_Passage given_
======

The controversy around the International Finance Corporation (IFC)’s investment in Bridge Academies, a for-profit education provider in Africa and India, is not going away. Indeed, World Bank President Ajay Banga has committed to an external investigation of the entire fiasco.

To recap, the IFC, the private-sector arm of the World Bank Group, invested $13.5 million in Bridge’s parent company NewGlobe Schools between 2013 and 2016, and failed to act appropriately in response to allegations of sexual abuse at schools in Kenya. The IFC divested in 2022 but is still reckoning with the fallout, including the question of its responsibility to the victims, as highlighted by my colleague in this post. (The client, Bridge Academies, has refused to provide any form of restitution and its website asserts that Bridge is “leading the way in safeguarding.”)

The NewGlobe Schools investment was investigated by the Compliance Advisor Ombudsman (CAO), the accountability arm of the IFC responsible for addressing complaints by communities affected by IFC projects and, when appropriate, proposing actions to bring clients into compliance with IFC environmental and social (E&S) guidelines. The CAO has no enforcement authority—it can only encourage the IFC to act. While ostensibly a separate, independent entity, there are troubling claims that the IFC interfered with the CAO investigation.

The Bridge investigation highlighted two significant accountability gaps: 1) that the CAO lacked the independence and authority to do its job effectively; and 2) that the IFC lacked sufficient leverage to influence client behavior, especially after exiting an investment. Both gaps are being addressed by the World Bank Board.

A bridge too far

As my colleagues discuss here, it is a grim truth that children—especially girls—face high levels of sexual violence at schools. Prevalence of sexual assault is especially high in sub-Saharan Africa, to devastating effect—girls face stigmatization, isolation, high rates of absenteeism, and unwanted pregnancy, all of which greatly impair their ability to live healthy and productive lives.

The IFC’s investment in Bridge was made after the release of Kenya’s first Violence Against Children Survey, which found that one in three females and one in five males experienced at least one episode of sexual violence before reaching age 18, and that about twenty percent of incidents occurred in schools. In other words, the risks were knowable.

In May 2018, the CAO launched an investigation following a complaint from a Kenyan nongovernmental organization (NGO) alleging that Bridge was failing to meet the IFC’s safeguards relating to health, safety, and labor standards. As detailed in its October 2023 report, the CAO found that the IFC failed to consider the project’s potential risks of child sexual abuse (CSA) or the ability of Bridge Academies—a start-up—to satisfy safeguard requirements related to the risks and impacts of CSA. According to the CAO report, these failures continued after the IFC was alerted to CSA incidents in 2013, 2016, and 2017. In its own report—released in March 2024—the IFC accepted most of the CAO’s findings and laid out an action plan to address the harms caused by the Bridge investment.

======

_Given data_

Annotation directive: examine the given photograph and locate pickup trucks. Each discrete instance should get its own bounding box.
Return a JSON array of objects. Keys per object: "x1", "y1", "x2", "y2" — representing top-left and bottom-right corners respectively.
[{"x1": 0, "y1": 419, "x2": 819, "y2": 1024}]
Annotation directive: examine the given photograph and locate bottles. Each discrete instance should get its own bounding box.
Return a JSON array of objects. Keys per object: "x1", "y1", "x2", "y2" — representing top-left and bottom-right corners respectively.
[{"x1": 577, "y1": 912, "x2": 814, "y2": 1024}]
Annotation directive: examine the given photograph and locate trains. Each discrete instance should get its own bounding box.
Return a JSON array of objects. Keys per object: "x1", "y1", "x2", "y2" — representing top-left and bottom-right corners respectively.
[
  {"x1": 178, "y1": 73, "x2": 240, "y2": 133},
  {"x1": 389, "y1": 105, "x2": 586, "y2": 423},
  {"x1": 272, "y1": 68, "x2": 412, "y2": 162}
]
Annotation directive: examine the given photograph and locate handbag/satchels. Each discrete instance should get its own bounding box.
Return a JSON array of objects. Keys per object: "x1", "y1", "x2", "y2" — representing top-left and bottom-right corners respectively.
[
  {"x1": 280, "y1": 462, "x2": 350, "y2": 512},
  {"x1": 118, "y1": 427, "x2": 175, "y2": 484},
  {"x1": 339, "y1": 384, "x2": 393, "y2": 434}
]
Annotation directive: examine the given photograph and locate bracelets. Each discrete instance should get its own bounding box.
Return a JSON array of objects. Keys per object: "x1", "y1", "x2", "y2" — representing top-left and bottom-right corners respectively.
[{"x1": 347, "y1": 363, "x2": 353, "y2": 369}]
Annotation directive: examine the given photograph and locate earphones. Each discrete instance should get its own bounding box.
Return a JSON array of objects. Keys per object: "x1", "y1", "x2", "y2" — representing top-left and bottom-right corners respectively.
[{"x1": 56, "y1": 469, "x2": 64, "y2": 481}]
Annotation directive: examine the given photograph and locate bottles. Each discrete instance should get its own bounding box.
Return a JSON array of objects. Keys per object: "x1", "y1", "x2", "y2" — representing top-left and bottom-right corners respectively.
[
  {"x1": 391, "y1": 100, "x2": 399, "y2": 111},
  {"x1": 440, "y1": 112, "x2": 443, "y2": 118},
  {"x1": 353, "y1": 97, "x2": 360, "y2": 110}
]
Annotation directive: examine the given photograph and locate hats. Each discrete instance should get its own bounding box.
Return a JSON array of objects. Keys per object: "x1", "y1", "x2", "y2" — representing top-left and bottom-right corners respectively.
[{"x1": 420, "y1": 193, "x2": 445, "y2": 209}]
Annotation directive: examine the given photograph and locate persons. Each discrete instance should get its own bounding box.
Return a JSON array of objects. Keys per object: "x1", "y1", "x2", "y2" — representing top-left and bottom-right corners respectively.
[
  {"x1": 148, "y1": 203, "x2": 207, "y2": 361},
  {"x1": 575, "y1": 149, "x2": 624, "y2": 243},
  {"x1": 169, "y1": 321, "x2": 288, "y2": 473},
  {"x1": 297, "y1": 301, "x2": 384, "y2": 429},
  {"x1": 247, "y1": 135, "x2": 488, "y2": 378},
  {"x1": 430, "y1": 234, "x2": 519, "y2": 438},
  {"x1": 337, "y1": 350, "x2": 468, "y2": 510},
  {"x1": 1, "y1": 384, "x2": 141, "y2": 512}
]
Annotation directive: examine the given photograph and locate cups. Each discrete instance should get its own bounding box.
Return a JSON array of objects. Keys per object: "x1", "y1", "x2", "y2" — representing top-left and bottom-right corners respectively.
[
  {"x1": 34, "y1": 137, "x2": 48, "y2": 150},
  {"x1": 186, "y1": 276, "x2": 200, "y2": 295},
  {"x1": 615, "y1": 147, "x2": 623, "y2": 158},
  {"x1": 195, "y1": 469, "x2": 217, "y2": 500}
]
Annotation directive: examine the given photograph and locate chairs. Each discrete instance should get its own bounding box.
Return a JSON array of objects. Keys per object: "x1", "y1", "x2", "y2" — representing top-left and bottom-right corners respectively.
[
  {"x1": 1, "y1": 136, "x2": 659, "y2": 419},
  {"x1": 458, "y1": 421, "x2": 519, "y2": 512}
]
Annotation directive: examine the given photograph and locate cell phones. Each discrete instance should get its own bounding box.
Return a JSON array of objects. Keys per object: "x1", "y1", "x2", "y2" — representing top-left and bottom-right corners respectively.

======

_To do_
(A) Condense the paragraph of the passage on the IFC's Bridge investment that begins "The NewGlobe Schools investment was investigated" into a shorter version that keeps its main facts.
(B) In the passage on the IFC's Bridge investment, revise the stretch from "As my colleagues" through "and productive lives.", replacing "grim" with "harsh".

_Expected outputs_
(A) The Compliance Advisor Ombudsman (CAO), the IFC's accountability arm, investigated the NewGlobe Schools investment. It handles complaints from communities affected by IFC projects and may propose actions to bring clients into compliance with IFC environmental and social guidelines. However, it cannot enforce anything and can only encourage the IFC to act. Although it is supposedly independent, there are troubling claims that the IFC interfered with its investigation.

(B)
As my colleagues discuss here, it is a harsh truth that children—especially girls—face high levels of sexual violence at schools. Prevalence of sexual assault is especially high in sub-Saharan Africa, to devastating effect—girls face stigmatization, isolation, high rates of absenteeism, and unwanted pregnancy, all of which greatly impair their ability to live healthy and productive lives.